These are referred to as comments - text that is intended to be ignored by the Python interpreter.

Comments are important because they allow us to remember what a piece of code does if we come back to it after a long time. They also help other programmers understand our code without looking too closely.

Mathematics

Computers are mainly designed to work with numbers, or things representable as numbers. Here are the basic mathematical operations that Python offers.

print('7 + 3 =',  7 + 3)  # Addition.
print('7 - 3 =',  7 - 3)  # Subtraction.
print('3 - 7 =',  3 - 7)  # Negatives are fine!
print('7 * 3 =',  7 * 3)  # Multiplication uses an asterisk.
print('7 / 3 =',  7 / 3)  # Division uses a forward slash.
print('7 ** 3 =', 7 ** 3) # Power (exponent) - seven to the third power.
print('7 // 3 =', 7 // 3) # Integer division - 7/3, and chop off the decimal.
print('7 % 3 =',  7 % 3)  # Modulo - 7/3, and give just the remainder.
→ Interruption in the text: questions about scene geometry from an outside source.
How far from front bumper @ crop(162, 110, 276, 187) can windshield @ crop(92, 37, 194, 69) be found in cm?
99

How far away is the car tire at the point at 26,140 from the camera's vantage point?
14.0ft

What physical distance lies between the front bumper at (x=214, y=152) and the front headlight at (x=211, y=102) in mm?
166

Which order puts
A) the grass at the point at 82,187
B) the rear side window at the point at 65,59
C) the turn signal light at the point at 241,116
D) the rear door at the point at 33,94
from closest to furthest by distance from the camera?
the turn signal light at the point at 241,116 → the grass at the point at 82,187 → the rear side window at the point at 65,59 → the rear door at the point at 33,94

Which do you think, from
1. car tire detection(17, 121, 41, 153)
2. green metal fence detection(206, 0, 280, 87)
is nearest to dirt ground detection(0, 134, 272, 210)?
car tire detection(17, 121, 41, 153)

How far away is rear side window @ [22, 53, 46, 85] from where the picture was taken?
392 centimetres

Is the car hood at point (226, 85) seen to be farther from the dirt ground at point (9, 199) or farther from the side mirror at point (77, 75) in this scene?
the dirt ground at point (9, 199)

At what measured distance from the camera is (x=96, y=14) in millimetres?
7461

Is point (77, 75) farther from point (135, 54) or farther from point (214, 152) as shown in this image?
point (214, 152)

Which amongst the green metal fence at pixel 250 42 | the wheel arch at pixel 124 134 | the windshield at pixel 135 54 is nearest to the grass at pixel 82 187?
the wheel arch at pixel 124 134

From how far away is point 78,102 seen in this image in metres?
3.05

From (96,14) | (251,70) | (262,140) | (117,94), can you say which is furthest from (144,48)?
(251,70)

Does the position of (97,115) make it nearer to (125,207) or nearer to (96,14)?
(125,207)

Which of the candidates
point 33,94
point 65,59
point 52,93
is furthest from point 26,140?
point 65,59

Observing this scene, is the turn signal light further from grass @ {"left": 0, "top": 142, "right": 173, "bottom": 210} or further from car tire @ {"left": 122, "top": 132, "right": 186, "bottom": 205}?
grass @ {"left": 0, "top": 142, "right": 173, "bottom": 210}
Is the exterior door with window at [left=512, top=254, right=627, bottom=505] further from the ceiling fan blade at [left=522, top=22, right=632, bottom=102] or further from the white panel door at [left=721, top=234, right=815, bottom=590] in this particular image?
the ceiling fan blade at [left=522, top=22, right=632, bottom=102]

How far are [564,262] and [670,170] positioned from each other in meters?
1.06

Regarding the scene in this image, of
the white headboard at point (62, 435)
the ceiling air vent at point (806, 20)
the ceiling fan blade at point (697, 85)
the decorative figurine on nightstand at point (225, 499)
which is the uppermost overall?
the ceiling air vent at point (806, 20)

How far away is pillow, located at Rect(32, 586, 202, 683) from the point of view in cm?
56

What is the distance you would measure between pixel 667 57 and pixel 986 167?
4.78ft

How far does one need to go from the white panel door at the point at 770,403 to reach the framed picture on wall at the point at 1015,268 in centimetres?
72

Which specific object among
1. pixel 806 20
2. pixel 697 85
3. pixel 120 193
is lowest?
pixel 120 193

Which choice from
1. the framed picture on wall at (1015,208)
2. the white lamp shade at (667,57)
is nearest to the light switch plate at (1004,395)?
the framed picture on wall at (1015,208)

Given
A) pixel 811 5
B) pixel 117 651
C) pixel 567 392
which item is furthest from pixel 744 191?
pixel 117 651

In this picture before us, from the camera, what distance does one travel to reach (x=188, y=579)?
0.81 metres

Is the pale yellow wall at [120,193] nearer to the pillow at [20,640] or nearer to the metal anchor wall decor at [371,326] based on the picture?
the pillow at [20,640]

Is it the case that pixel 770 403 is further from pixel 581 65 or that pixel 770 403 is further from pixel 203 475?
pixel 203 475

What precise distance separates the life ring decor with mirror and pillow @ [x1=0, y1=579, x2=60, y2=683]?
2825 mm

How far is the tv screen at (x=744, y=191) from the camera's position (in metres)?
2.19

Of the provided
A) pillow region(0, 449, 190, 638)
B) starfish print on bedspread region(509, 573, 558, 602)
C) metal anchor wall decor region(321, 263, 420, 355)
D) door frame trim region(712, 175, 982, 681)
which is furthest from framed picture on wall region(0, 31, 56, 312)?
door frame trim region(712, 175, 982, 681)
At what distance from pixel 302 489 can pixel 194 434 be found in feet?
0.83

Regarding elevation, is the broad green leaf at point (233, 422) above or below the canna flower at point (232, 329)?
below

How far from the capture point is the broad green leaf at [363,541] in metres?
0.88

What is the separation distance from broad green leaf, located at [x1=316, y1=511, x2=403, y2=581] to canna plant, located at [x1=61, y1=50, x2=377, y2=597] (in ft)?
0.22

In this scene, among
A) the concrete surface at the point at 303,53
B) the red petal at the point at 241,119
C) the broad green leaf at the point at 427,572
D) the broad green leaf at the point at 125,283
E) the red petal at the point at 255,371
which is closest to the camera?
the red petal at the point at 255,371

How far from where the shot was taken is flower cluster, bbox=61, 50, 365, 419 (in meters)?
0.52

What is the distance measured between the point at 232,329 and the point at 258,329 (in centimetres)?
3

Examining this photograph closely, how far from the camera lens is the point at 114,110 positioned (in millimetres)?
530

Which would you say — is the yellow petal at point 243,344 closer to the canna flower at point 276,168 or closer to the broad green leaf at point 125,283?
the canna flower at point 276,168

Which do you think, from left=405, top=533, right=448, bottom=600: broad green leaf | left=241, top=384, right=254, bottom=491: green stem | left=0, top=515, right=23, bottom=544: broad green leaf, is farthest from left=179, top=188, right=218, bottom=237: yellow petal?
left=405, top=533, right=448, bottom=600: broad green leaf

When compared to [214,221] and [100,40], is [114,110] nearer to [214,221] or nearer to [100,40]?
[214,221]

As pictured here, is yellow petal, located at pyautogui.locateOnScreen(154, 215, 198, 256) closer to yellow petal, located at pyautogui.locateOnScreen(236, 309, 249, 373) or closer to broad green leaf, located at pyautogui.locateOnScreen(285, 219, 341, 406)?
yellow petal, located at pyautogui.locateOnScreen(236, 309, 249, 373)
Boolean logic (True and False)

There are many expressions and operators for deciding if a statement is True or False. This is important, because it is a simple way for the program to make different decisions in different circumstances! We'll see how that works in the next section.

print('7 == 3:', 7 == 3) # Check for equality - note double equal sign!
print('7 != 3:', 7 != 3) # Not equal - exclamation points often mean "not" in programming.
print('7 > 3:',  7 > 3)  # Greater.
print('7 < 3:',  7 < 3)  # Less.
print('7 >= 3:', 7 >= 3) # Greater OR equal.
print('7 <= 3:', 7 <= 3) # Less OR equal.

Additionally, we can combine several conditions together using logical operators (and, or, and not):

print('     True and True:   ', True and True)
print('  True or not True:   ', True or not True)
print('not False and True:   ', not False and True)
print('    False or False:   ', False or False)

Using boolean logic in a program

Let's have the program make a choice! We let a program make decisions using if, elif (short for else-if) and else statements.

An if statement checks whether a condition is True or False. If the condition is True, the code associated with that if statement is executed.

We may optionally add elif or else statements, but these are never required.

We associate code with each "branch" of the if-elif-else statements by indenting it (starting each line with a Tab character). In general, code associated with some particular context is tabbed over the requisite number of times.

NOTE: In any given collection of if-elif-else statements, only ONE of the branches is executed.

Try playing with the condition below and see how this works!

# Store the value of the statement (5 > 3) into a variable.
# The variable name is "condition".
#
# The following line of code can be read as:
# "Store the value of the expression (5 > 3) into the condition variable."
#
# Note the single equals sign (=) which means:
# "Store the value on the right into the variable on the left."

condition = (5 < 3) # Evaluates the expression (5 > 3), then stores it.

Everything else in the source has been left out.